Excerpts from spatial question data:
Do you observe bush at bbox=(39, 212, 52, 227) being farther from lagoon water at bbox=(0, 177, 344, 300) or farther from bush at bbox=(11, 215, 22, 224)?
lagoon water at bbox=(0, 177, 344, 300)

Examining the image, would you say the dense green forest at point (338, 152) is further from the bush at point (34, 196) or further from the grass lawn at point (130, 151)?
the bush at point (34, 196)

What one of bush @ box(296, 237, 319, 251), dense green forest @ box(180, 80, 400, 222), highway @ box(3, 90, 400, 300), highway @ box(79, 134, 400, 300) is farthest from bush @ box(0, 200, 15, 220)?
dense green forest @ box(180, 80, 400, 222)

What to produce:
Copy out all the lines above word for word.

Output:
Do you observe bush at bbox=(39, 212, 52, 227) being farther from lagoon water at bbox=(0, 177, 344, 300) or farther from bush at bbox=(11, 215, 22, 224)?
lagoon water at bbox=(0, 177, 344, 300)

Examining the image, would you say the dense green forest at point (338, 152) is further from the bush at point (34, 196) or further from the grass lawn at point (130, 151)?
the bush at point (34, 196)

What one of bush @ box(296, 237, 319, 251), dense green forest @ box(180, 80, 400, 222), highway @ box(3, 90, 400, 300), highway @ box(79, 134, 400, 300) is farthest from bush @ box(0, 200, 15, 220)?
dense green forest @ box(180, 80, 400, 222)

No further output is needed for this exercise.